SYSTEM FOR SUPPLYING ELECTRICAL ENERGY

Abstract

In a system for providing electrical energy for an electronic circuit adapted to supply power to a load, one terminal for a power supply voltage of the circuit is connected to a positive pole of an energy source, and one terminal for ground for the circuit is connected to a negative pole of the energy source via a rectifying electronic component, and a capacitor is connected between the two terminals of the circuit for partial supply of the circuit with electrical energy.

Description

FIELD OF THE INVENTION

[0001] The present invention relates to a system for supplying electrical energy for an electronic circuit and a method for supplying electrical energy.

BACKGROUND INFORMATION

[0002] In motor vehicles, the terminal control relay, for example, relay KL15, is triggered for an output of an ignition switch, relay KL50 is triggered for a starter circuit and relay KL75 is triggered for the radio, normally via intelligent switches. These switches are designed either as low-side switches or as high-side switches, depending on the make and model of the vehicle. A trigger of the terminal control relays is usually supplied redundantly from two power supply voltage paths via a high-side switch. With such a design, the terminal control relay may also be operated even during a short-term voltage dip in a startup operation.

SUMMARY

[0003] Example embodiments of the present invention provide a system for supplying electrical energy for an electronic circuit designed for supplying a load, a terminal for a power supply voltage of the circuit being connected or connectable to a positive pole of an energy source, and a terminal for ground of the circuit being connected or connectable to a negative pole of the energy source via an electronic component having a rectifying effect, which has a forward direction and a reverse direction, and a capacitor adapted for buffering is connectable between the two terminals of the circuit.

[0004] The electronic circuit, typically having at least one electronic module, may include a metal oxide semiconductor field effect transistor (MOSFET), which in this case is usually connected to the positive pole of the voltage source and may also be arranged as a high-side switch. Furthermore, the module may have a charge pump adapted for supplying electrical energy for the MOSFET, at least during normal operation of the module.

[0005] In addition, the electronic circuit may have a logic circuit, which is connected to the negative pole of the energy source. This system usually has a trigger circuit connected to the electronic circuit, including a driver having an open collector output. It is possible for the logic circuit of the electronic circuit to be connected to the trigger circuit.
--*--
__STATED GOAL 1__: State how many lines of the listing below contain the string "tree", counting only case-sensitive matches. Reply with the number alone.

__SOURCE RECORDS__:
--*--
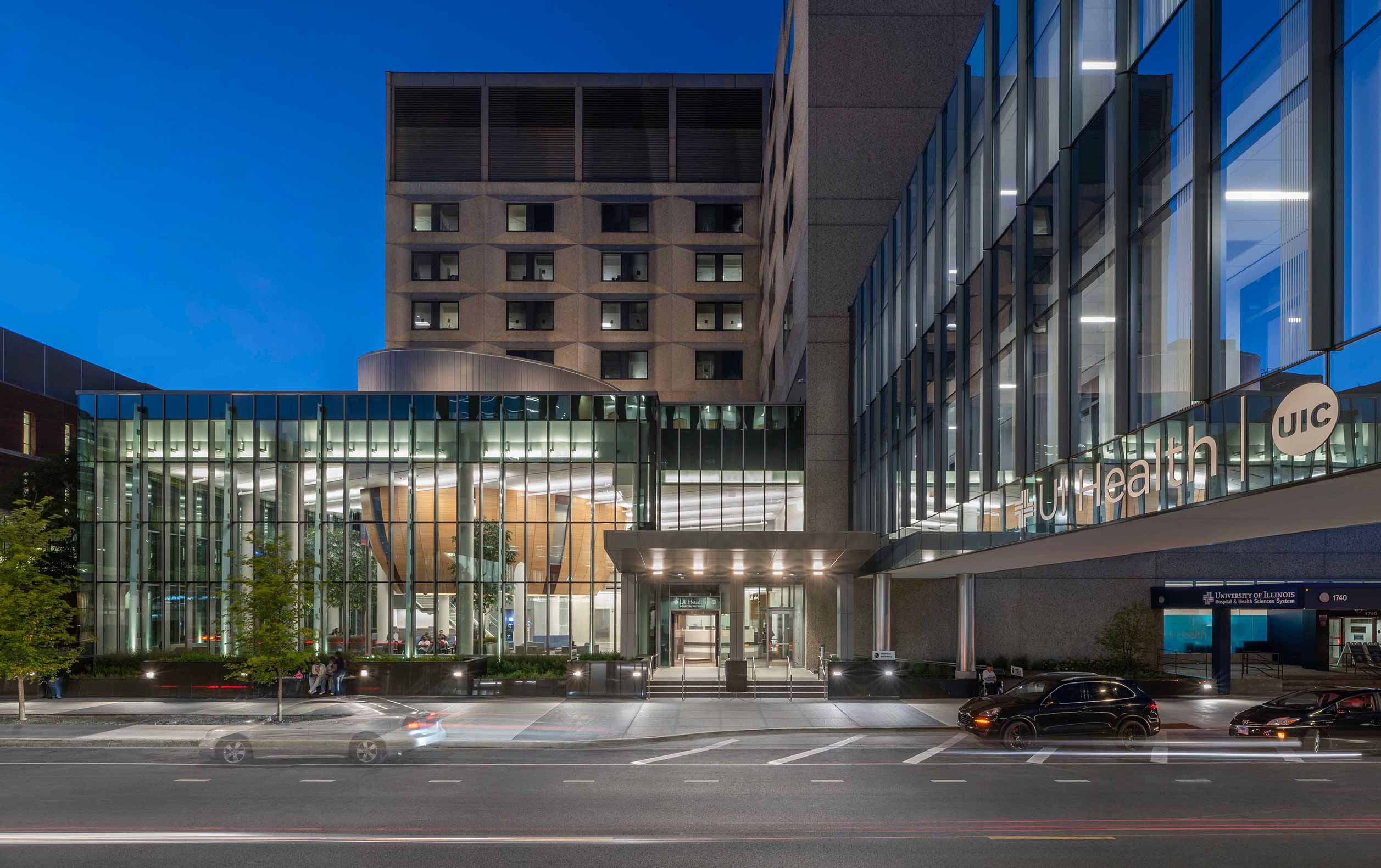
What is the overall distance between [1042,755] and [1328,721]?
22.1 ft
--*--
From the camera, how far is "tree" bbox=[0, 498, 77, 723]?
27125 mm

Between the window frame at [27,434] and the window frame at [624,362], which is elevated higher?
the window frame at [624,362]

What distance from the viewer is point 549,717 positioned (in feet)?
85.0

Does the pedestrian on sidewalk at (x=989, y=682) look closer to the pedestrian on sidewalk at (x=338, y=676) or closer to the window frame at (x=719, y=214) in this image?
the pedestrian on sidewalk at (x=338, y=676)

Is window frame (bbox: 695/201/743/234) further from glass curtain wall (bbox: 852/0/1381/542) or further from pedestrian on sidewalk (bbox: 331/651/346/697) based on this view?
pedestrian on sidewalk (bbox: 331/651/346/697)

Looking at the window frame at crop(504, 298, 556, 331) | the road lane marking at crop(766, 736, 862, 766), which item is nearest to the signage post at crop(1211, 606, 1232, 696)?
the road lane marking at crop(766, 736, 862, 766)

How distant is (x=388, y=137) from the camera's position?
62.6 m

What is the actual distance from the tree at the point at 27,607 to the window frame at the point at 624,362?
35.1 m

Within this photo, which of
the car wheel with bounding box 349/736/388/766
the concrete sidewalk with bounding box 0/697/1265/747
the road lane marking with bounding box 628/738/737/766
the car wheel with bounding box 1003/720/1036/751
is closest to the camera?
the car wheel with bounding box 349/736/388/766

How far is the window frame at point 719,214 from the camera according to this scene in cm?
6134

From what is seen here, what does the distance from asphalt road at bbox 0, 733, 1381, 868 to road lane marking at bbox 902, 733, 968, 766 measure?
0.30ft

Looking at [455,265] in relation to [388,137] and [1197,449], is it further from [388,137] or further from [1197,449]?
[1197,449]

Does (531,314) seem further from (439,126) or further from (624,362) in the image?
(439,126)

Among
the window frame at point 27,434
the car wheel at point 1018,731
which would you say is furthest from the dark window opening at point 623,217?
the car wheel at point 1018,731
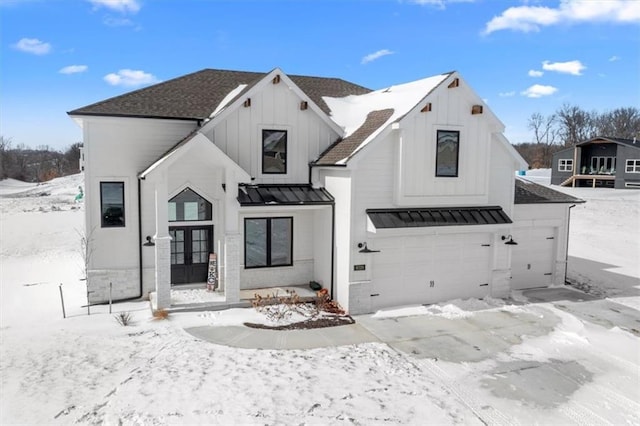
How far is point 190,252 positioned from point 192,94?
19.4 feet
--*--
__STATED GOAL 2__: Translate this sentence from the patent description on supplying electrical energy into Spanish: "In addition, the electronic circuit may have a logic circuit, which is connected to the negative pole of the energy source."

__CORRECT OUTPUT 1__: 2

__CORRECT OUTPUT 2__: Además, el circuito electrónico puede tener un circuito lógico, que está conectado al polo negativo de la fuente de energía.